**** Texto dado ****
PNDH 3 É AVANÇO NA LUTA POR DIREITOS HUMANOS



O Movimento Nacional de Direitos Humanos (MNDH), rede que reúne cerca de 400 organizações de direitos humanos de todo o Brasil manifesta publicamente seu REPÚDIO às muitas inverdades e posições contrárias ao Programa Nacional de Direitos Humano (PNDH 3) e seu APOIO ao PNDH 3 lançado pelo governo federal no dia 21 de dezembro de 2009.



O MNDH entende que o Programa Nacional de Direitos Humanos 3 (PNDH 3) dá um passo à frente no sentido de o Estado brasileiro assumir direitos humanos em sua universalidade, interdependência e indivisibilidade como política pública; expressa avanços na efetivação dos compromissos constitucionais e internacionais com direitos humanos e resultou de amplo debate na sociedade e no governo. As reações ao PNDH estão cheias de motivações conservadoras e mostram que vários setores da sociedade brasileira ainda se recusam a tomar os direitos humanos como compromissos efetivos tanto do Estado, quanto da sociedade e de cada pessoa.



É falso o antagonismo que se tenta propor ao dizer que o Programa atenta contra direitos fundamentais, visto que o que propõe tem guarida constitucional, além de se constituir no que é básico para uma democracia moderna e que quer a vida como um valor social e político para todas as pessoas, até porque, a dignidade da pessoa humana é um dos princípios fundamentais de nossa Constituição e a promoção de uma sociedade livre, justa e solidária são objetivos de nossa Carta Política.



Há setores que estranham que o Programa seja tão abrangente, trate de temas tão diversos. Ignoram que desde há muito, ao menos desde a Declaração Universal dos Direitos Humanos, de 1948, direitos humanos é muito mais do que direitos civis e políticos. Vários Tratados, Pactos e Convenções internacionais articulam o que é hoje conhecido como o direito internacional dos direitos humanos, que protege direitos de várias dimensões: civis, políticos, econômicos, sociais, culturais, ambientais, de solidariedade, dos povos, entre outras.
**** Linhas apresentadas ****
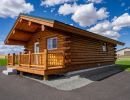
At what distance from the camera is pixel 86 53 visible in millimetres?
13906

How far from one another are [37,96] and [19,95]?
82cm

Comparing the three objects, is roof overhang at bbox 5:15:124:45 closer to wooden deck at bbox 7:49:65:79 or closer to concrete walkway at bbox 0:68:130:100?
wooden deck at bbox 7:49:65:79

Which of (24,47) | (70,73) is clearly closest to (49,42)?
(70,73)

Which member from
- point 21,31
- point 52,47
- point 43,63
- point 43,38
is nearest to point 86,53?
point 52,47

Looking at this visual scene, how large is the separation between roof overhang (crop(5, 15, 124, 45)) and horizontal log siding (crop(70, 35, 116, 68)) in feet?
2.37

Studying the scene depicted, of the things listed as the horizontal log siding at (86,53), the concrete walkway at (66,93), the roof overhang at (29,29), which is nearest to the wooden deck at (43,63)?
the horizontal log siding at (86,53)

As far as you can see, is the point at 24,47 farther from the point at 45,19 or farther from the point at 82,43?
the point at 45,19

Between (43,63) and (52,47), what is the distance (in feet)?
8.92

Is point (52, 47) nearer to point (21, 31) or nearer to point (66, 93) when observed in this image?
point (21, 31)

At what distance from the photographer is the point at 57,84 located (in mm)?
9383

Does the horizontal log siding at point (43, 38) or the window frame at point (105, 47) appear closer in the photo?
the horizontal log siding at point (43, 38)

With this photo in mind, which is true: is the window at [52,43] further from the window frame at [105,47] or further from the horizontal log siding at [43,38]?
the window frame at [105,47]

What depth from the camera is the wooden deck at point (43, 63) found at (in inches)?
394

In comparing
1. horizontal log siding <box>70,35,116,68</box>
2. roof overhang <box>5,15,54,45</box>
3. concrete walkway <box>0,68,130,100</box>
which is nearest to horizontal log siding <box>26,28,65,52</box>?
roof overhang <box>5,15,54,45</box>
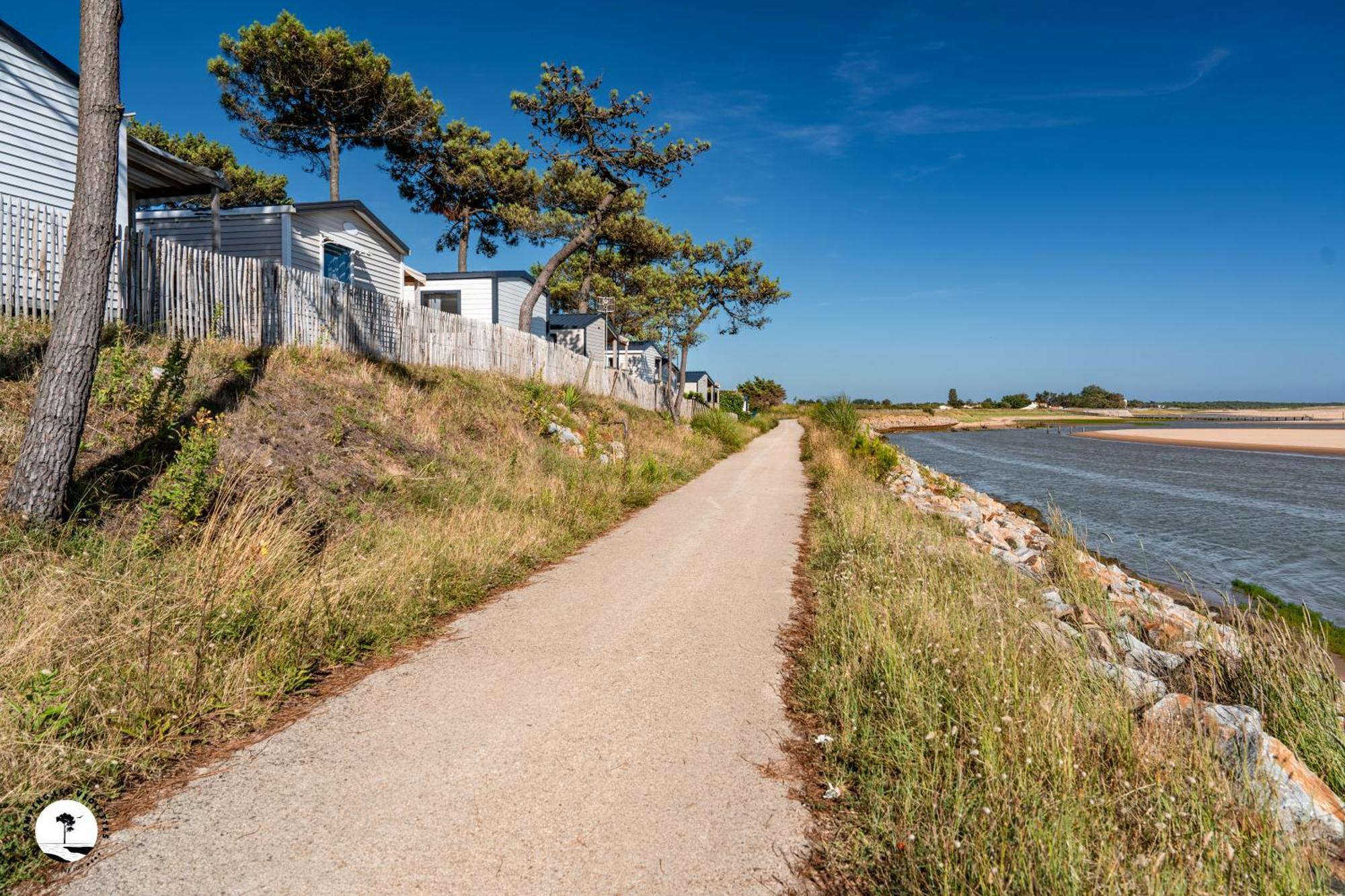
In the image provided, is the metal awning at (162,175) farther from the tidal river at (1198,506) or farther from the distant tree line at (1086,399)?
****
• Objetivos:
- 1) Responda com base no texto sobre o PNDH 3:
(a) Quantas organizações a rede do MNDH reúne?
(b) Em que data o governo federal lançou o PNDH 3?
(c) Que documento, e de que ano, o texto cita como marco a partir do qual direitos humanos é mais do que direitos civis e políticos?
- 2) Dê continuidade ao texto sobre o PNDH 3 a partir da última frase.

• Respostas esperadas:
- 1)
(a) Cerca de 400 organizações de direitos humanos de todo o Brasil.
(b) Em 21 de dezembro de 2009.
(c) A Declaração Universal dos Direitos Humanos, de 1948.

- 2)
Desconhecem também que o Brasil, por ter ratificado a maior parte destes instrumentos, é obrigado a cumpri-los, inclusive por força constitucional, e que está sob avaliação dos organismos internacionais da ONU e da OEA que, por reiteradas vezes, através de seus órgãos especializados, emitem recomendações para o Estado brasileiro, entre as quais, as mais recentes são de maio de 2009 e foram emitidas pelo Comitê de Direitos Econômicos, Sociais e Culturais da ONU.



Aliás, não é novidade esta ampliação, visto que o Programa Nacional de Direitos Humanos 2 (PNDH II, 2002) já previa inclusive vários dos temas que agora são reeditados e a primeira versão do PNDH (1996) foi criticada e revisada exatamente por não contemplar a amplitude e complexidade que o tema dos direitos humanos exige. Por isso, além de conhecimento, um pouco de memória histórica é necessária a quem pretende informar de forma consistente à sociedade.



Em várias das manifestações e inclusive das abordagens publicadas há claro desconhecimento do que significa falar de direitos humanos. Talvez por isso é que entre as recomendações dos organismos internacionais está a necessidade de o Brasil investir em programas de educação em direitos humanos para que o conhecimento sobre eles seja ampliado pelos vários agentes sociais. Um dos temas que é abordado no PNDH 3 e que poderia merecer mais especial atenção.



O PNDH 3 resulta de amplo debate na sociedade brasileira e no governo. Fatos atestam isso! Durante o ano de 2008 foram realizadas 27 conferências estaduais que foram coroadas pela realização da 11ª Conferência Nacional de Direitos Humanos, em dezembro. Durante o ano de 2009, um grupo de trabalho coordenado pela Secretaria Especial dos Direitos Humanos procurou traduzir as propostas aprovadas pela Conferência no texto do PNDH 3. O MNDH e suas entidades filiadas, além de outras centenas de organizações, participaram ativamente deste processo.



Outros seis meses, desde julho, o texto preliminar está disponível na internet para consulta e opinião. Internamente no governo, o fato de ter sido assinado pela maioria dos Ministérios – inclusive o Ministério da Agricultura – é expressão inequívoca do debate e da construção. É claro que, salvas as consultas, o texto publicado expressa a posição que foi pactuada pelo governo. Nem tudo o que está no PNDH 3 é o que as exigências mais avançadas da agenda popular de luta por direitos humanos esperam. Contém, sim, propostas polêmicas e, em alguns casos, não bem formuladas. Todavia, considerando que é um documento programático, ou seja, que expressa a vontade de realizar ações em várias dimensões, tem força de orientação da atuação, nos limites constitucionais e da lei, mesmo quando propõe a necessidade de revisão ou de alterações de algumas legislações.



Aliás, é prerrogativa da sociedade e do poder público propor ações e modificações tanto de ordem programática quanto legal. Por isso, não deveria ser estranho que contenha propostas de modificação de algumas legislações. Assim que, alegar desconhecimento do texto ou mesmo que não foi discutido é uma postura que ignora o processo realizado. É diferente dizer que se têm divergências em relação a um ou outro ponto do texto do que dizer que o texto não foi discutido ou que não esteve disponível para conhecimento público.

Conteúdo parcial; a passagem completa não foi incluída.